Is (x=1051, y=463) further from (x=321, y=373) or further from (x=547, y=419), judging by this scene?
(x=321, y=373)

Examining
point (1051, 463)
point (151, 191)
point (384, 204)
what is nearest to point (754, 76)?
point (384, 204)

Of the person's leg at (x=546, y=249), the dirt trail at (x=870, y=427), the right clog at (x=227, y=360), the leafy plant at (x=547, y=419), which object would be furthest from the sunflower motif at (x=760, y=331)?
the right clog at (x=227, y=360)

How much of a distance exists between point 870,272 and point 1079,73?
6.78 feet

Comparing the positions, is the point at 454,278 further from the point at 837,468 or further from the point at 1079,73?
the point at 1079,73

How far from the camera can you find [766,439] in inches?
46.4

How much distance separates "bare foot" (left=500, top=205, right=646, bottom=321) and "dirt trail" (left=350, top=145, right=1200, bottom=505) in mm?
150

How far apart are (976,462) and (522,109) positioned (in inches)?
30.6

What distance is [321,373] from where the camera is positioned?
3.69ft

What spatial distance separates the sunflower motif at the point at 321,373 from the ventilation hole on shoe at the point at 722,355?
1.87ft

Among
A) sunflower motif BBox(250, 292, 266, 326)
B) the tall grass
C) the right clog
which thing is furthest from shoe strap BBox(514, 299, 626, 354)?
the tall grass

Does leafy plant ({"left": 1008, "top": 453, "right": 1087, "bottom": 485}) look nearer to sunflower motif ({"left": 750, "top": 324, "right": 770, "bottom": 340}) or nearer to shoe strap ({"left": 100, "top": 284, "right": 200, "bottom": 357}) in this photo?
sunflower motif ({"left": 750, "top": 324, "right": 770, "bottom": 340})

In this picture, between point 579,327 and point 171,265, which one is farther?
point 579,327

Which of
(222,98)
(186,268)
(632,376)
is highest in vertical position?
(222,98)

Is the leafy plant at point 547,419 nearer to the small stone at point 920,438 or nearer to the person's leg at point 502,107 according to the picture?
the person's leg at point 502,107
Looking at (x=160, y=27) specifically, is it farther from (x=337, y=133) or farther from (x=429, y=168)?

▬▬▬▬▬▬

-- Directions --
Go through the entries from the line containing "In this picture, between" down to the end and write them out again, switching "leafy plant" to "green shrub" and leaving everything else as it is.

-- Complete response --
In this picture, between point 579,327 and point 171,265, which one is farther?
point 579,327

Which of
(222,98)
(186,268)
(632,376)
is highest in vertical position?
(222,98)

Is the green shrub at point 547,419 nearer to the small stone at point 920,438 or nearer to the person's leg at point 502,107 according to the picture?
the person's leg at point 502,107
Looking at (x=160, y=27) specifically, is it farther from (x=337, y=133) or farther from (x=429, y=168)?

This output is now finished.